-- Opening Marker --

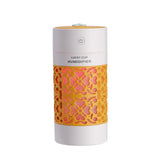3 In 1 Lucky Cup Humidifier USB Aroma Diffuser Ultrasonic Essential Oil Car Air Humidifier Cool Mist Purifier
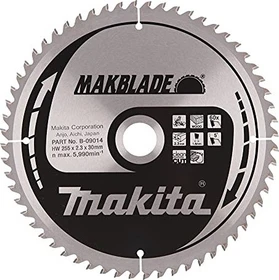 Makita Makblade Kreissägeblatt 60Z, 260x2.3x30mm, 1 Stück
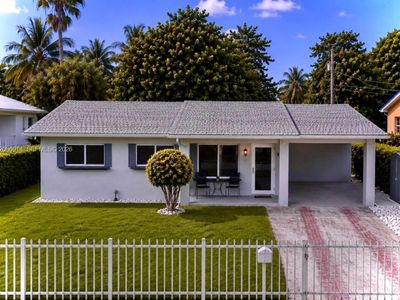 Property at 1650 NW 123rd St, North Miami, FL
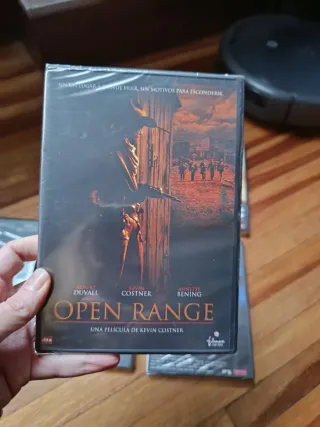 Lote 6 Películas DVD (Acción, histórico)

-- Closing Marker --
-- Opening Marker --

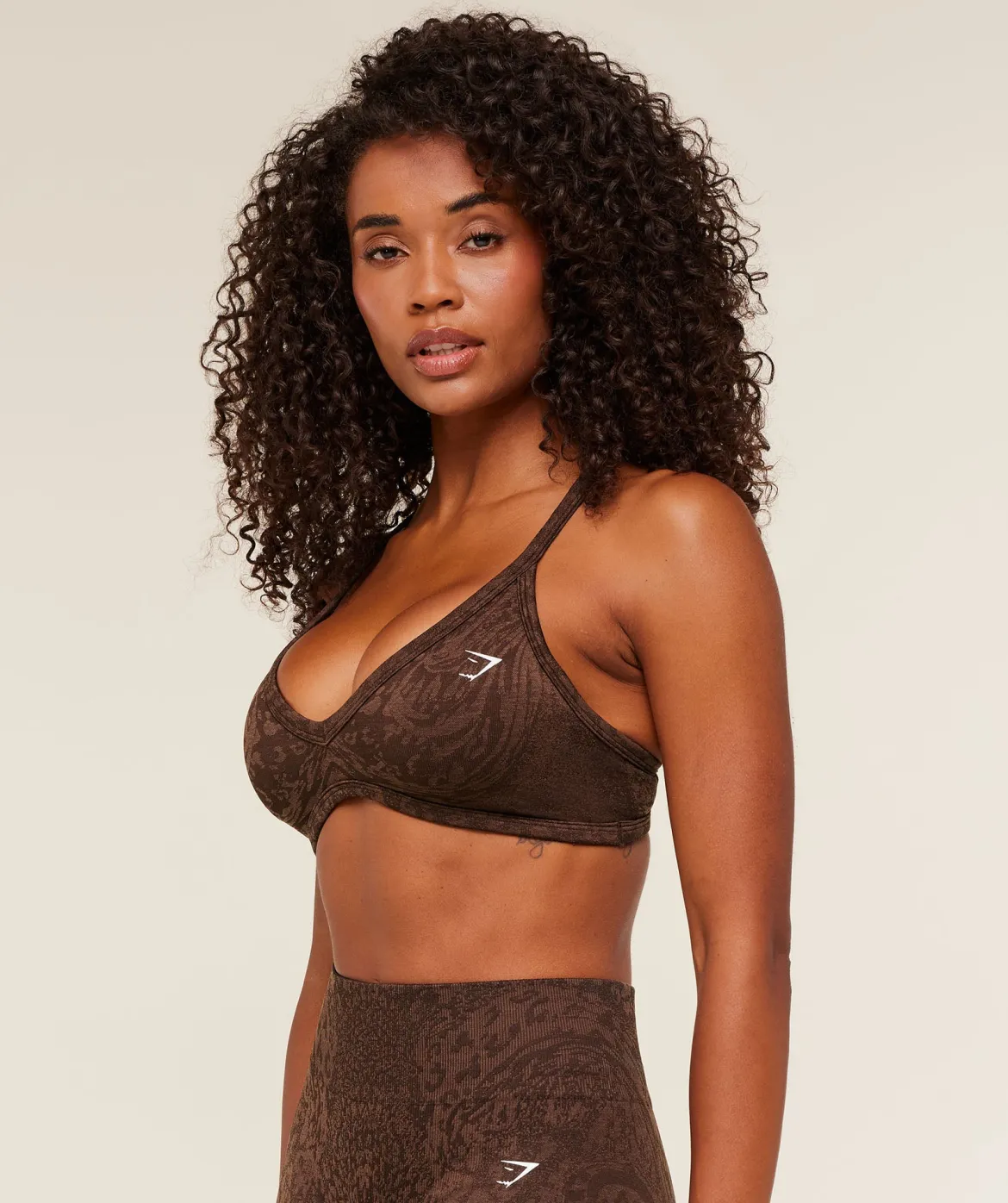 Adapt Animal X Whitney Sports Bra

-- Closing Marker --

** DIRECTIONS FOR THIS TASK **
What do the entries above read from the line containing "Makita Makblade Kreissägeblatt" through the line containing "Lote 6 Películas DVD (Acción, histórico)"? Output those lines exactly, both ends included, with the pictures left out.

** SOLUTION TO THIS EXERCISE **
 Makita Makblade Kreissägeblatt 60Z, 260x2.3x30mm, 1 Stück
 Property at 1650 NW 123rd St, North Miami, FL
 Lote 6 Películas DVD (Acción, histórico)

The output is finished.